If you're looking for a new countertop for your kitchen, you are most likely choosing from common materials like granite, laminate, or solid surface. While these are all durable and functional, you may also want to consider alternative materials which are just as good, but more environmentally friendly. One of the most interesting countertop materials is fossil stone, which has genuine fish fossils embedded in the surface.
Old is new
Fossil countertops may be made of marble or freshwater limestone. They are usually obtained from large freshwater lakes, where they were deposited some millions of years ago. Some of them date back to the cretaceous period, over 400 million years ago. They were previously sold as art pieces, but the early suppliers quickly realized their potential and started selling them to architects and interior designers. Eventually, countertop manufacturers joined the fossil stone market and began making some of the most attractive countertops today.
A typical fossil stone quarry has several layers of calcium carbonate shale. All layers yield usable stone, but each one produces a different shade and texture. Most samples range from beige to brown, but occasionally there are interesting colors such as black and bluish-gray. These are usually more expensive.
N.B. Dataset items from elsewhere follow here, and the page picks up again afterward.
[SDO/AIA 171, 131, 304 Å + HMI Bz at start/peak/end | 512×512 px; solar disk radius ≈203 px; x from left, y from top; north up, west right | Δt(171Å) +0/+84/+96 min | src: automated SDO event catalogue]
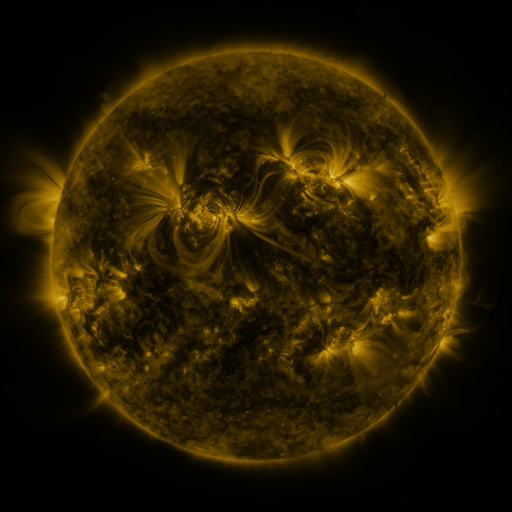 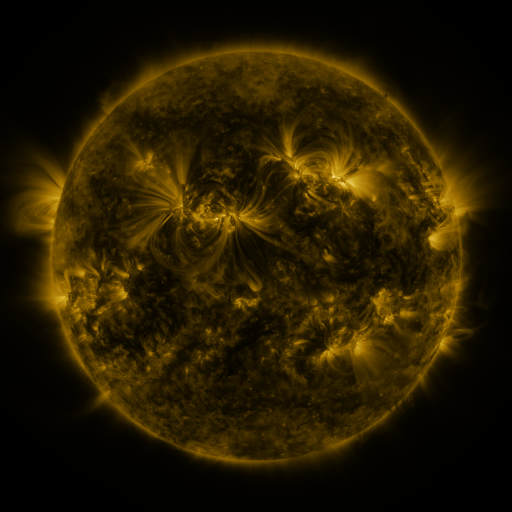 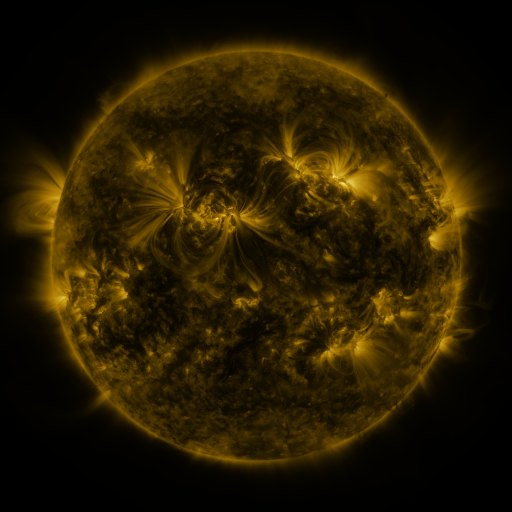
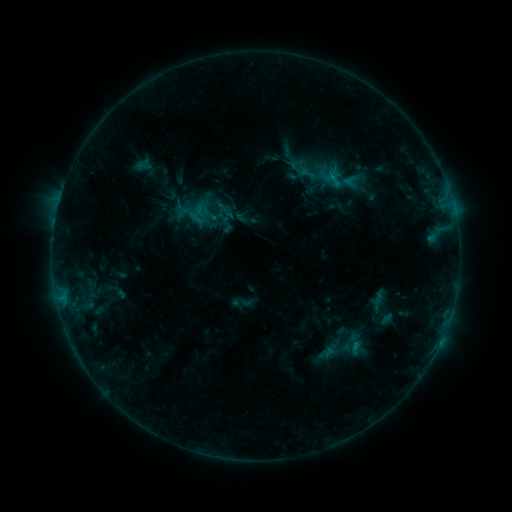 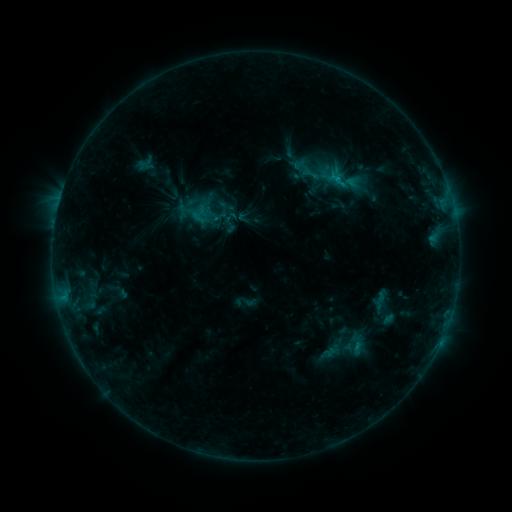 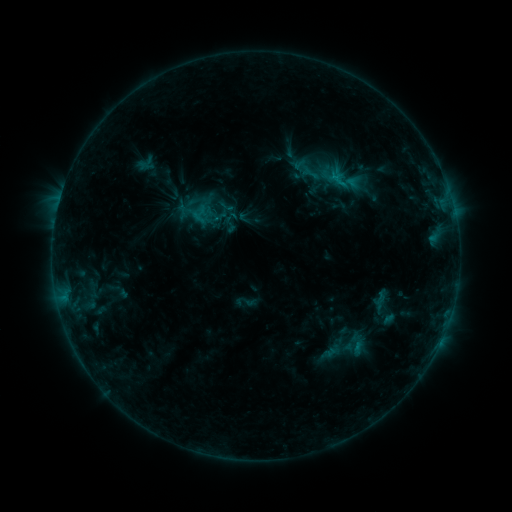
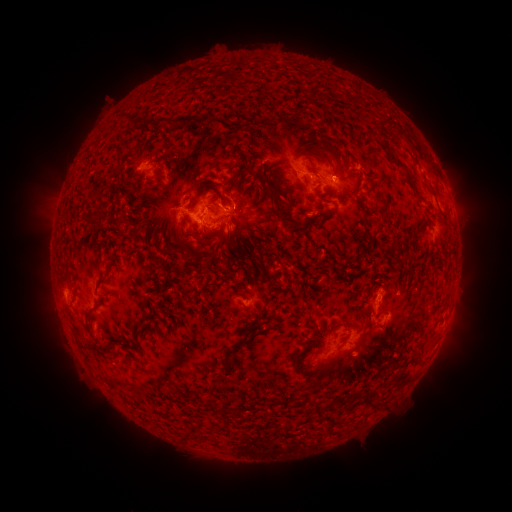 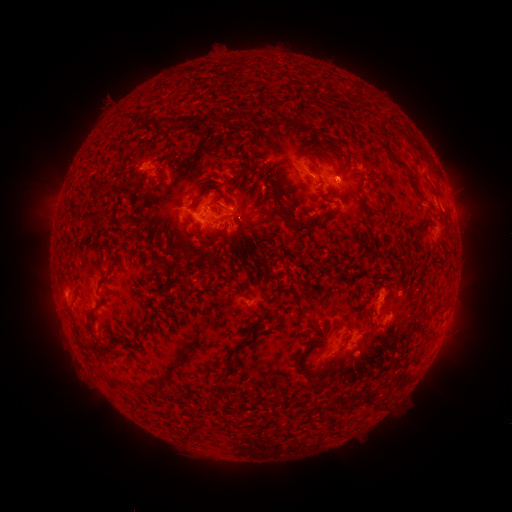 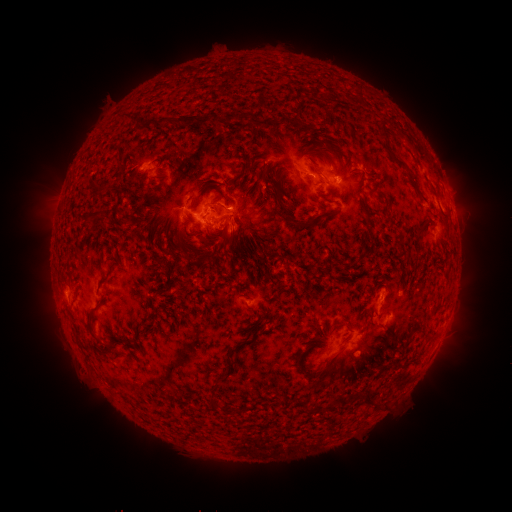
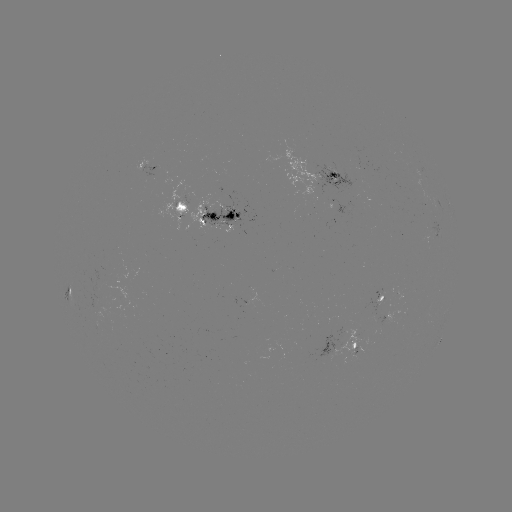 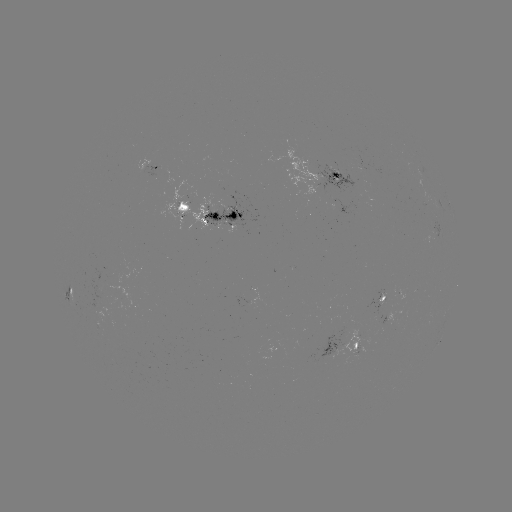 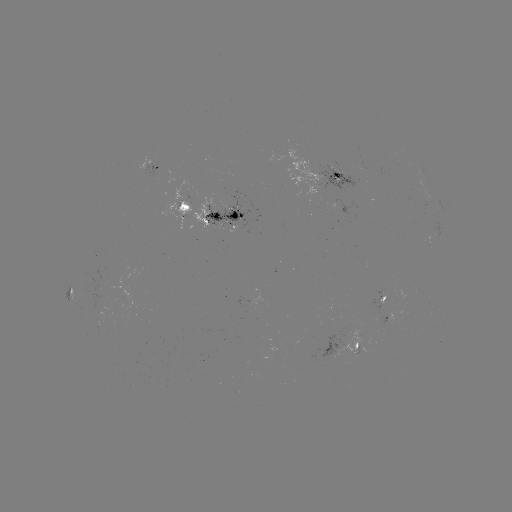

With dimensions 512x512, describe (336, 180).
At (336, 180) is emerging-flux region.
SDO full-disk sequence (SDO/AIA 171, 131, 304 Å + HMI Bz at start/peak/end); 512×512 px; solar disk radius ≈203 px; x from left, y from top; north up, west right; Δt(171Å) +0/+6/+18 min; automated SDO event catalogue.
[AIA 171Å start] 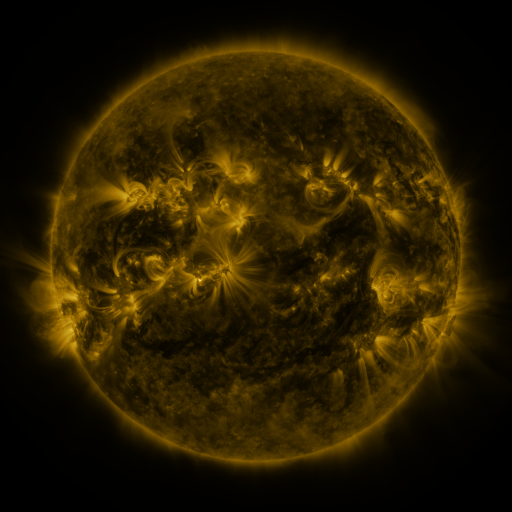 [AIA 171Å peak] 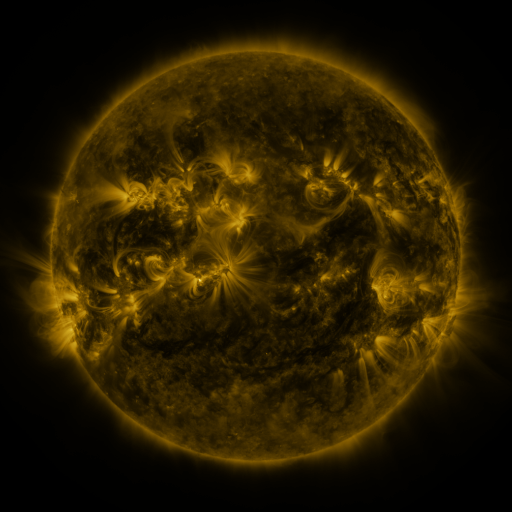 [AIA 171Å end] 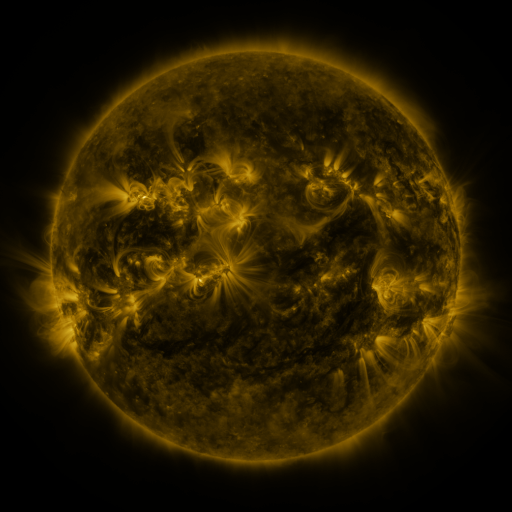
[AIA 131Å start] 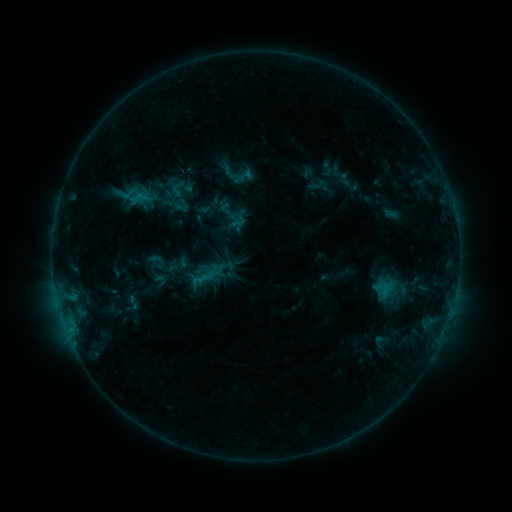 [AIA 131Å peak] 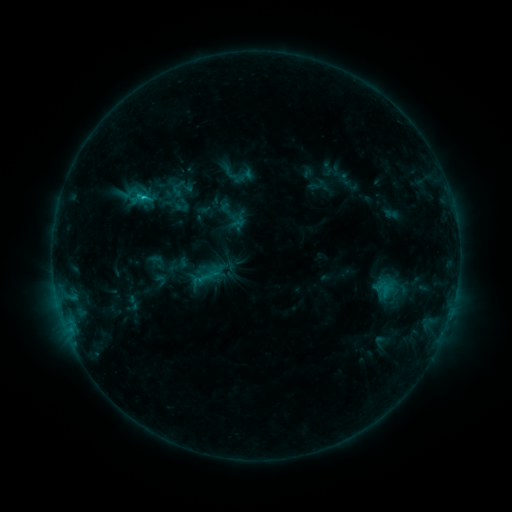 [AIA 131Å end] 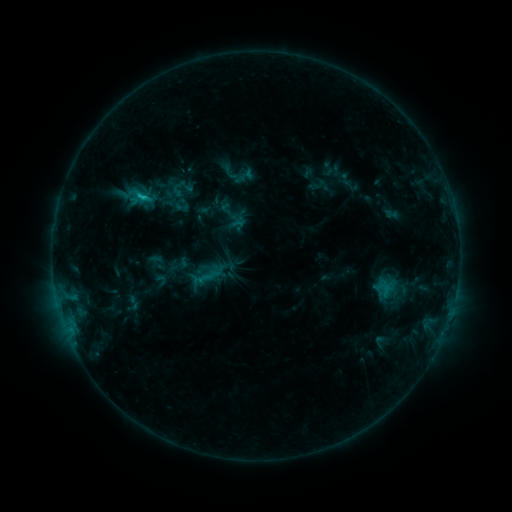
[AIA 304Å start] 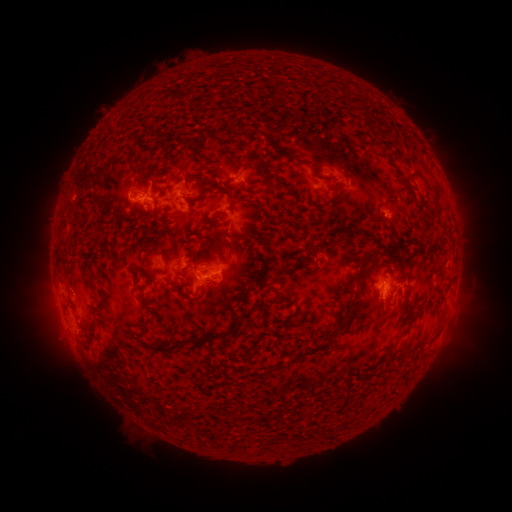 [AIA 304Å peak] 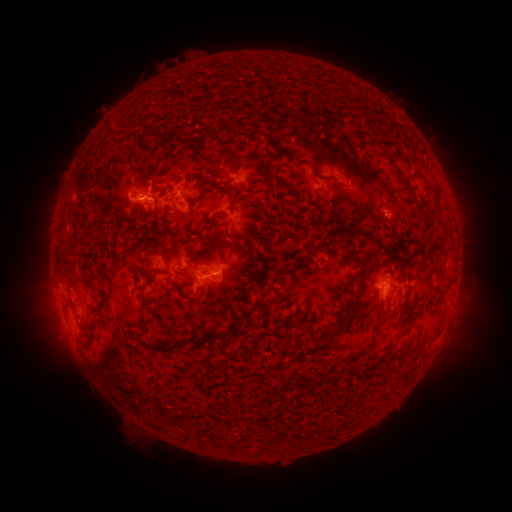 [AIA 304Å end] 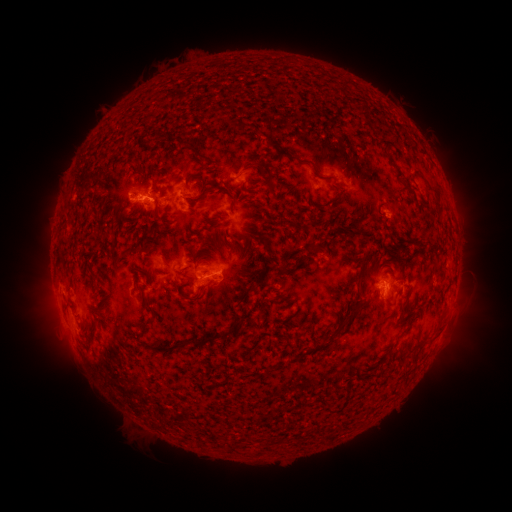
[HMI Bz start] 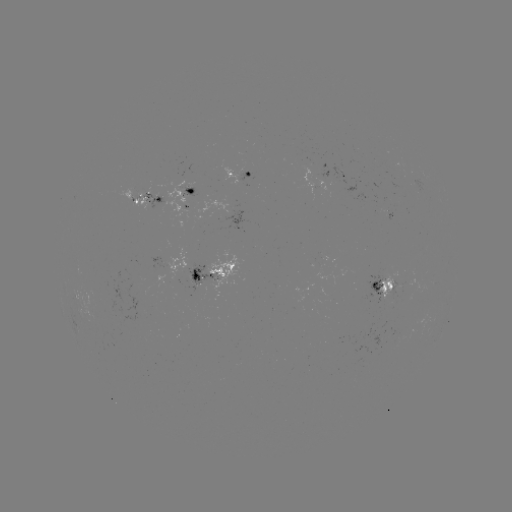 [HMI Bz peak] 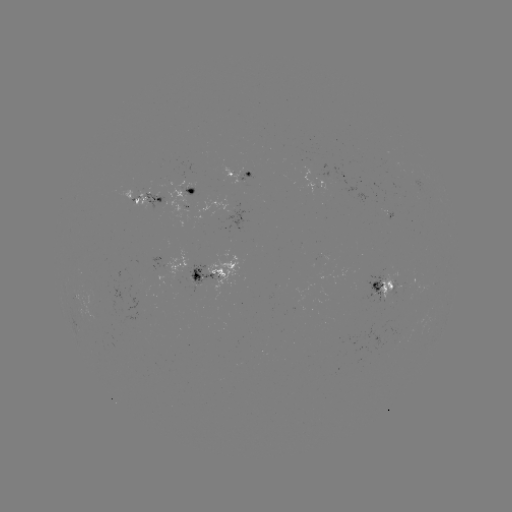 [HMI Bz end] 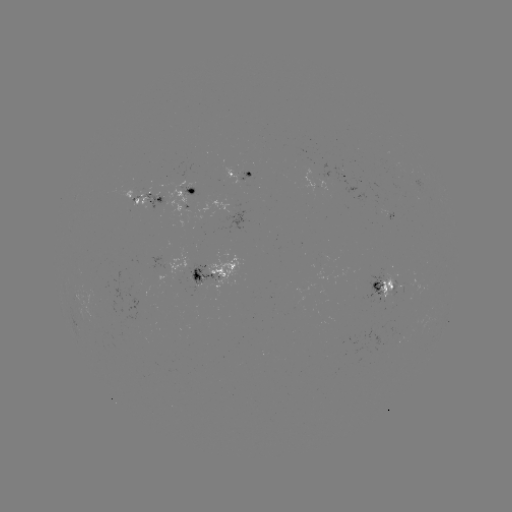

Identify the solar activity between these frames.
C1.5 flare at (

Fossil stone can be used for all sorts of home furnishings, from wall decors to island bars. As a countertop material, they work with any base material, including stone, metal, and wood.
A dramatic touch
Fish patterns aren't entirely new, but a genuine, 50-million-year-old fossil fish on your bar top easily makes it the focal point of your kitchen. It's just like having a piece of timeless art in your kitchen. Because the colors are neutral, they are sure to fit into any kitchen décor. It blends right in with a warm country kitchen and makes an interesting contrast against a sleek, contemporary one. The matte finish and subtle tones also make it very earthy, natural, and dramatic.
One of a kind
Each fossil countertop is selected from high-quality stone slabs, individually cut and hand-finished, and coated with a penetrative sealer. Designs are not limited to fish fossils – you can choose from all sorts of marine life, such as turtles, shells, ammonites, and starfish. No two samples are identical, so you can be sure your fossil countertop is unlike any other countertop in the world.
Fossil countertops may come in a solid slab similar to granite and marble countertops, or as individual tiles. A countertop slab is a great choice for heavy kitchen work and large, minimalist kitchens. You can choose from random patterns, or a plain surface with just a few fossils accenting the side.
If you're redoing your countertop surface, fossil tiles are a great choice. Each tile may have a random pattern of its own, or just a single fossil embedded at the center. Again, you can tile your entire counter with fossils, or accent a plain one with a few fossil tiles.
To add to the theme, try hanging fossil tiles from your wall or using them as splash guards. You can also use them on murals, tables, and other pieces of furniture. If you can afford it, get a smaller slab, place it on a corner, and use it as a coffee table.
Fossil countertops are designed for the upscale market. A 6x6-inch fossil tile can cost up to $180, and a square foot can go for $300 to $500. In comparison, high-end granite is worth about $250 per square foot, while laminates cost as little as $100.
They can also be expensive to maintain and repair. Liquid stains can quickly seep through the finish and damage the stone, and scratches can be hard to cover up. They also burn more easily than granite and marble, although they are more resilient than laminates. Even with a high-quality protective finish, the countertop must be cleaned regularly and protected from heat. Reapplying the matte finish regularly can help preserve the texture, although this can be expensive.